| Set of tasks |
[A] In the interview, where is Maru Aponte doing a residency?
[B] Rewrite the interview passage that begins at "I mean, I've" and ends after "makes any sense.", swapping "label" for "tag".

Tatum and I have a friend in common who introduced us. We connected before I came to Toronto. It's been nice to have someone who's facilitating me meeting other people who are interested in or related to the same things that I am in Toronto. 



KT

That is really nice. It's tricky to know what's happening if you don't have a friend directing you a bit.



MA

Toronto is way bigger compared to other places I’ve been. It's funny how places that are bigger in population might have way more people and way more things going on, but that also can make it more difficult to know or to learn or to contact. It's a paradox in that sense.



KT

Totally. So, you're here doing a residency at the AGO, where we are right now. Have you always considered yourself an artist? What was your first introduction to art?

“ I feel like ‘artist’ is a label that has given me an excuse to be accepted, to show that I'm fully committed to it to other people, but in the end, I feel like I'm just a creative person, doing.”
– Maru Aponte


MA

I mean, I've always considered myself someone very creative, and I've always been doing things with the title of artist. I feel like it's a label that has given me an excuse to be accepted, to show that I'm fully committed to it to other people, but in the end, I feel like I'm just a creative person, doing. Yes, I am an artist, I can take the label now, but I don't remember a moment waking up one day deciding I'm gonna call myself an artist, if that makes any sense.

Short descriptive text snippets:
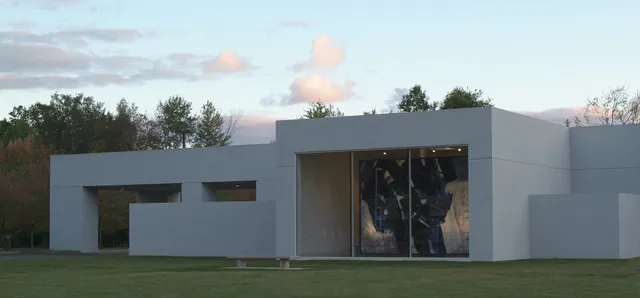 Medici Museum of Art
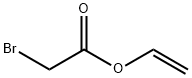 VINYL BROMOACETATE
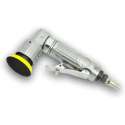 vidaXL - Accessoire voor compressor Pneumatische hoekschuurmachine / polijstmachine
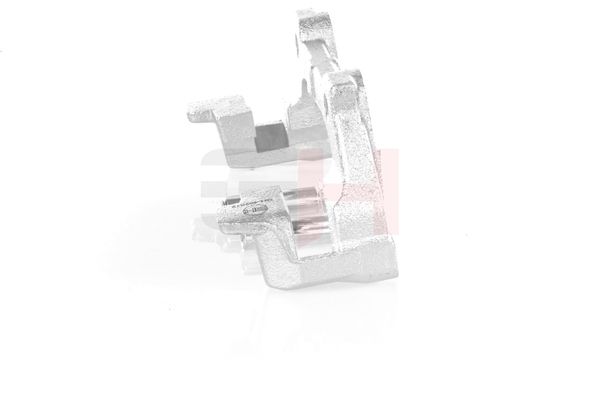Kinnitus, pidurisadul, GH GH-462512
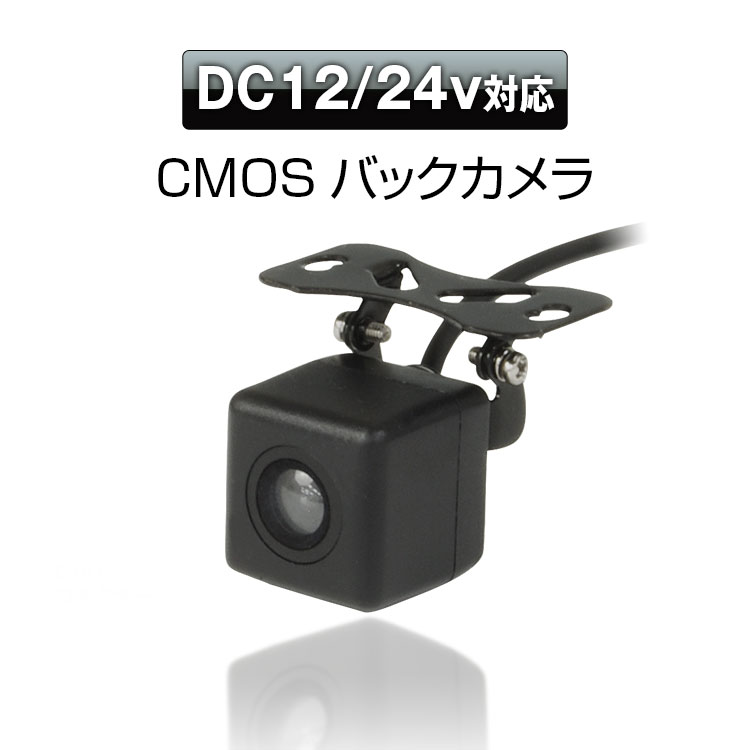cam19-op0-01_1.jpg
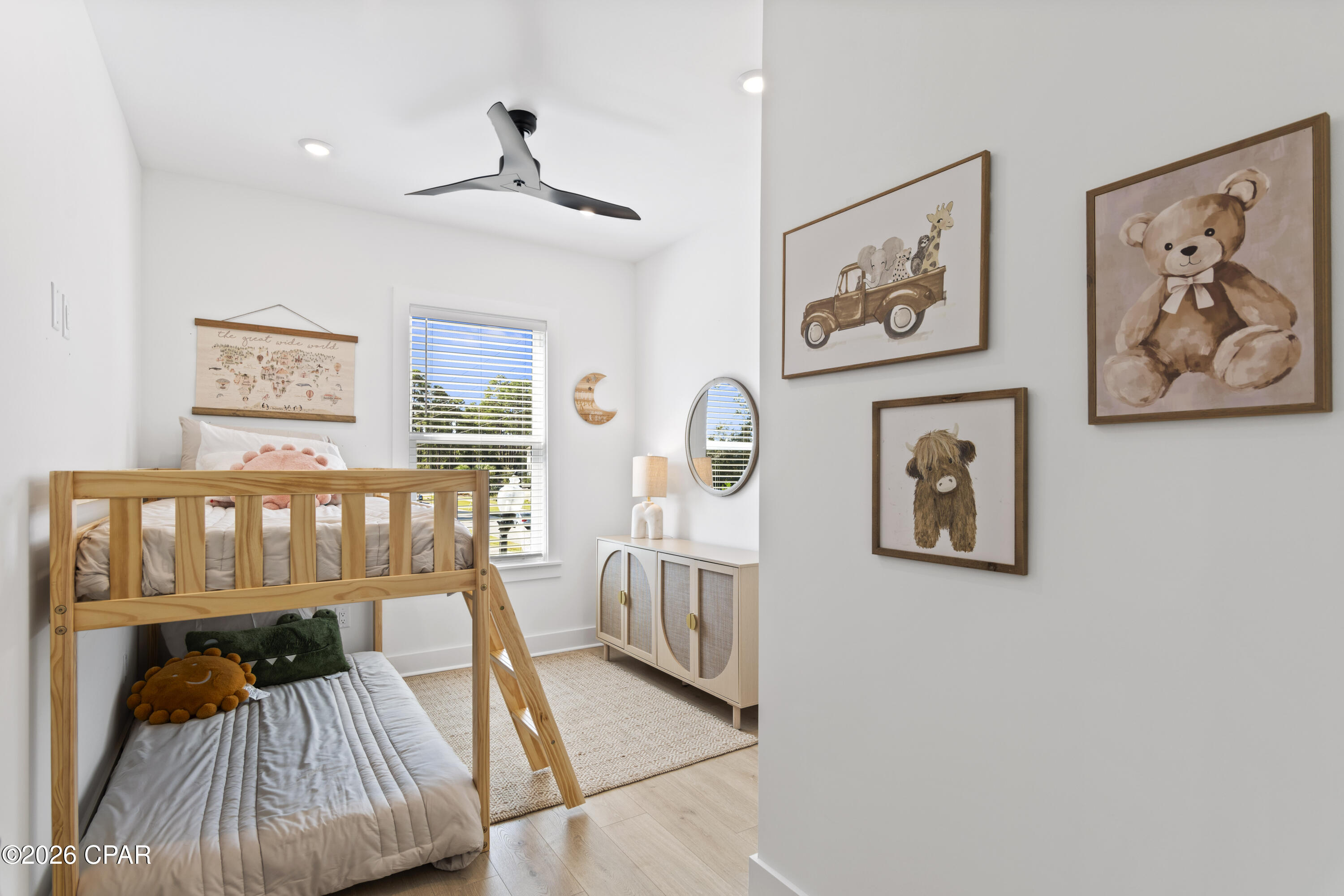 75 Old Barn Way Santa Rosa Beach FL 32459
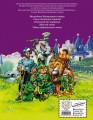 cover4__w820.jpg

| Written answers |
[A] At the AGO.

[B]
I mean, I've always considered myself someone very creative, and I've always been doing things with the title of artist. I feel like it's a tag that has given me an excuse to be accepted, to show that I'm fully committed to it to other people, but in the end, I feel like I'm just a creative person, doing. Yes, I am an artist, I can take the tag now, but I don't remember a moment waking up one day deciding I'm gonna call myself an artist, if that makes any sense.